The form of procedure has not been argued. See Commonwealth v. Taber, 123 Mass. 253; Ball v. United States, 140 U. S. 118. Without discussing that matter we have preferred to decide the cases upon their merits.
There is variation in the title used by the several district court judges in allowing these exceptions. That is not an *477essential matter but the correct designation is “ District Court Judge sitting under St. 1923, c. 469.”

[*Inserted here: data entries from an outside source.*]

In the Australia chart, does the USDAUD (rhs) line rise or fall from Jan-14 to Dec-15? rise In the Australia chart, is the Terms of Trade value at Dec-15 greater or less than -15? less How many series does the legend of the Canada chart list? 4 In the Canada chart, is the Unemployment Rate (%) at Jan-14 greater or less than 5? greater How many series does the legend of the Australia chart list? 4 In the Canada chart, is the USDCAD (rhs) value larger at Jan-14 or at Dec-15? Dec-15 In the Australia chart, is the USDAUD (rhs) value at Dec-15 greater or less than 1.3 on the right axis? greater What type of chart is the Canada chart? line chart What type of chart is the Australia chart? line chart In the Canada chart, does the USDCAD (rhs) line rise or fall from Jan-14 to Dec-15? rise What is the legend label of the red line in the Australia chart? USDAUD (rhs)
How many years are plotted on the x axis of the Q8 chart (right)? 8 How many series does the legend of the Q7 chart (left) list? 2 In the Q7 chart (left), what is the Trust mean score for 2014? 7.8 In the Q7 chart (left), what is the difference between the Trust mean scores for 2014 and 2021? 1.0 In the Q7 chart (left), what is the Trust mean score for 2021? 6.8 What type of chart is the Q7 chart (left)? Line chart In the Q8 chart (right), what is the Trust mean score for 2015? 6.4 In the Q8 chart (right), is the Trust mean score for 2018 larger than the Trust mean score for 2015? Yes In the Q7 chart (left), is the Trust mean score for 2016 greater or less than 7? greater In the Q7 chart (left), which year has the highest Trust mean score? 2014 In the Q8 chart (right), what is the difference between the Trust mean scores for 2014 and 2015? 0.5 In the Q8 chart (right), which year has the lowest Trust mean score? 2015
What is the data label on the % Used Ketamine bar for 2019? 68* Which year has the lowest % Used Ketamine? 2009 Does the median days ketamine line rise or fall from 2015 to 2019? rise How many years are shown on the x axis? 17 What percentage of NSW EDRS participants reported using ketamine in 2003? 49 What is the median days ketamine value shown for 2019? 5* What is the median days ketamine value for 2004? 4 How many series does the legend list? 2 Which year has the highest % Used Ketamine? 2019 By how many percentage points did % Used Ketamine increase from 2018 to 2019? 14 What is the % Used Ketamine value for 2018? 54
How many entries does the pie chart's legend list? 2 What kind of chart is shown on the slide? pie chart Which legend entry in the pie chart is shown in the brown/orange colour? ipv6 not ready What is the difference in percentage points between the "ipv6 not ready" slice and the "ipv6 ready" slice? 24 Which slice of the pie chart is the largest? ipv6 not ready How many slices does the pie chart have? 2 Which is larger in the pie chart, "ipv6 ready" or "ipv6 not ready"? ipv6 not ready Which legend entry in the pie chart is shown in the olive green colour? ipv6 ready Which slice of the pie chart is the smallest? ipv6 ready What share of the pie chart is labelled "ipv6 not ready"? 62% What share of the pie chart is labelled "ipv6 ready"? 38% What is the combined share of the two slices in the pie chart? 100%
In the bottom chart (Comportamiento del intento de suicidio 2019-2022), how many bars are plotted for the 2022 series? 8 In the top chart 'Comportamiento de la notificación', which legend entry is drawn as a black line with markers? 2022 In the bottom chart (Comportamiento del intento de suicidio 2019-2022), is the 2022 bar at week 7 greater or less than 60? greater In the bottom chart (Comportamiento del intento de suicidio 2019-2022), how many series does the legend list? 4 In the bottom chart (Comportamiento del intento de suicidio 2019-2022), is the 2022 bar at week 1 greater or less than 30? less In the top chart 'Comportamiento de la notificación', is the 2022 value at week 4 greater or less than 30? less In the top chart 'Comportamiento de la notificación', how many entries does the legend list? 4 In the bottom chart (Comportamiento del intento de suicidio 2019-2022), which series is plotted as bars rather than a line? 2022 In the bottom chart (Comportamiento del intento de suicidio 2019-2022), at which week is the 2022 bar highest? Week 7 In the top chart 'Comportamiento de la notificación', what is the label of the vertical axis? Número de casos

Further exceptions remain to be considered in the Berk-man case. There was evidence that a sergeant of police, having first made note of the number of each, gave two bills to a man who later used those bills in buying intoxicating liquor from the defendant in his shop; and that later one of these bills was obtained from a man to whom the defendant had paid it in settlement of an account and the other bill was obtained from the defendant; and that both bills were in possession of the sergeant of police at the trial. The requests of Berkman to the effect that there was no payment for the liquor and no purchase or sale of the liquor and no payment therefor and that the whole transaction was a subterfuge, were denied rightly. There was ample evidence of a sale by the defendant. The delivery of intoxicating liquor by the defendant in a place other than a dwelling house is made by the statute prima facie evidence of a sale. G. L. c. 138, § 59. Commonwealth v. Williams, 6 Gray, 1. Commonwealth v. Woelz, 219 Mass. 37, 38. Friend v. Childs Dining Hall Co. 231 Mass. 65, 68. Even if it be assumed without so deciding that the conduct of the sergeant of police was reprehensible, that did not affect the competency of the evidence or its legal sufficiency to prove a sale. Commonwealth v. Wilkins, 243 Mass. 356, and cases there collected.
In the Leach case the entry may be, denial of motion to set aside verdict affirmed, exceptions overruled, judgment to stand. In the Tarter case, the entry may be, exceptions overruled, verdict and judgment to stand. In the Berk-man case the entry may be, order overruling plea to jurisdiction affirmed and exceptions overruled.
So ordered.
“ Section 1. A justice of a district court, except the Municipal Court of the City of Boston, shall, at the written request of the Chief Justice of the Superior Court, sit in the Superior Court at the trial or disposition with or without a jury in any part of the Commonwealth of any violation of a by-law, *469order, ordinance, rule or regulation made by a city or town or public officer, of any violation of the liquor law, or of any provision of section forty-four of chapter two hundred and seventy-two of the General Laws or of chapter ninety or two hundred and seventy-three of the General Laws, and during the continuance of such request shall have and exercise all the powers and duties which a justice of the Superior Court has and may exercise in the trial and disposition of such cases; provided, that no special justice of a district court shall so sit and that no justice so sitting shall act in a case in which he has either sat or held an inquest in the district court or otherwise has an interest.
“ Section 2. The Chief Justice of the Superior Court may arrange for the holding of such sessions for the trial and disposition of such cases and for the attendance of such number of jurors therefor as the interests of justice and the prompt disposition of such cases may in his judgment require. Such sessions may be held simultaneously with other sessions of the Superior Court or at other times in the discretion of the Chief Justice.
“ Section 3. When a justice of a district court sits in the Superior Court as above provided, the fact of his holding court and the request of the Chief Justice of the Superior Court shall be entered upon the general records of the court but need not be stated in the record of any case heard by said district court justice.”
" Section 5. This act shall not be operative after July first, nineteen hundred and twenty-six.”